── MATERIAL SHOWN
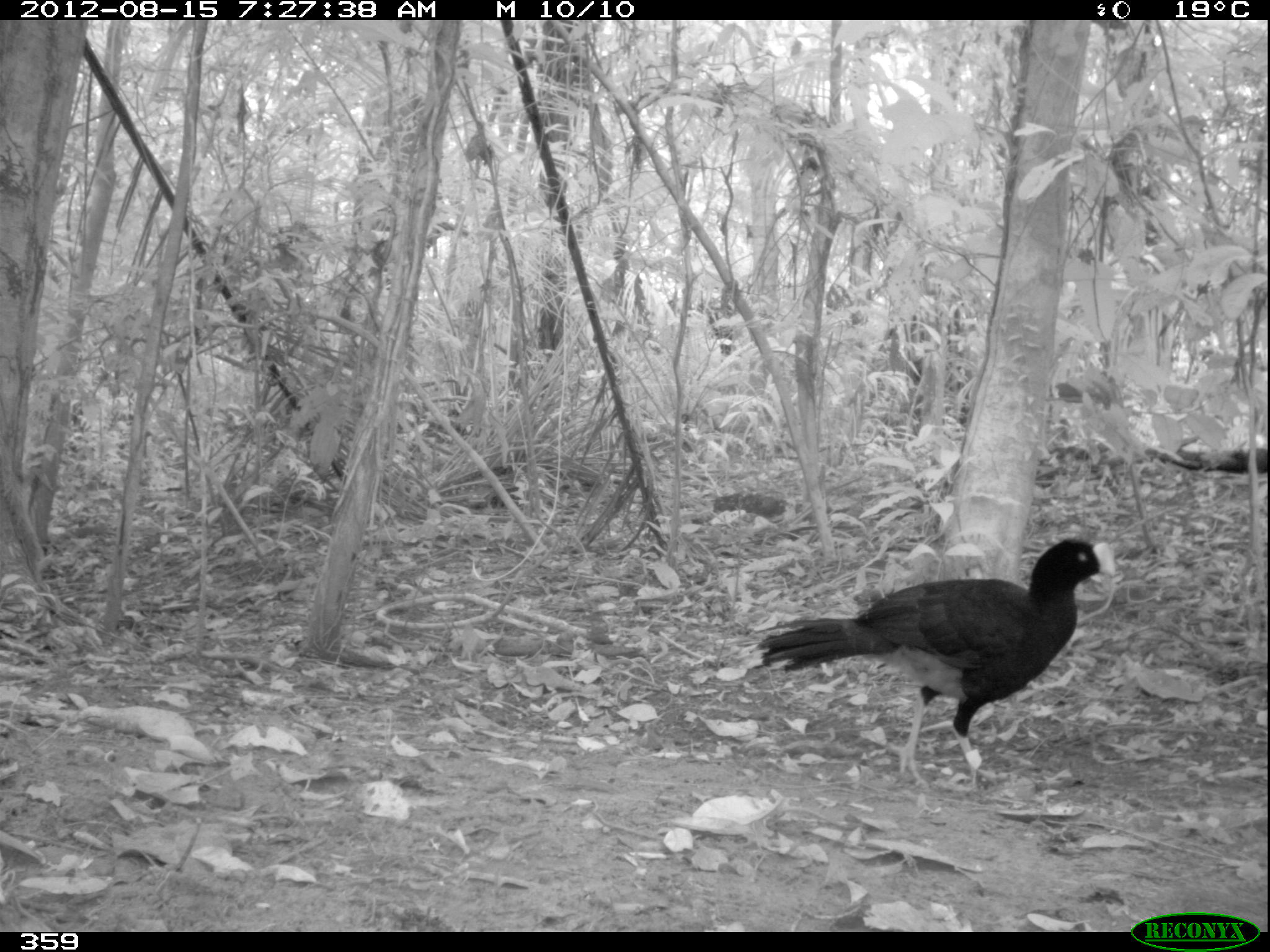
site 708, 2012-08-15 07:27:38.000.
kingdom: Animalia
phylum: Chordata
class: Aves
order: Galliformes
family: Cracidae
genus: Mitu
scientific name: Mitu tuberosum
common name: razor-billed curassow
Mitu tuberosum (razor-billed curassow).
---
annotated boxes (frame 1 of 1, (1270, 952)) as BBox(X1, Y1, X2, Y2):
mitu tuberosum: BBox(748, 537, 1116, 788)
────
Output only the lines from the one holding "scientific name: Mitu tuberosum" through the last line above, exactly as they appear.

scientific name: Mitu tuberosum
common name: razor-billed curassow
Mitu tuberosum (razor-billed curassow).
---
annotated boxes (frame 1 of 1, (1270, 952)) as BBox(X1, Y1, X2, Y2):
mitu tuberosum: BBox(748, 537, 1116, 788)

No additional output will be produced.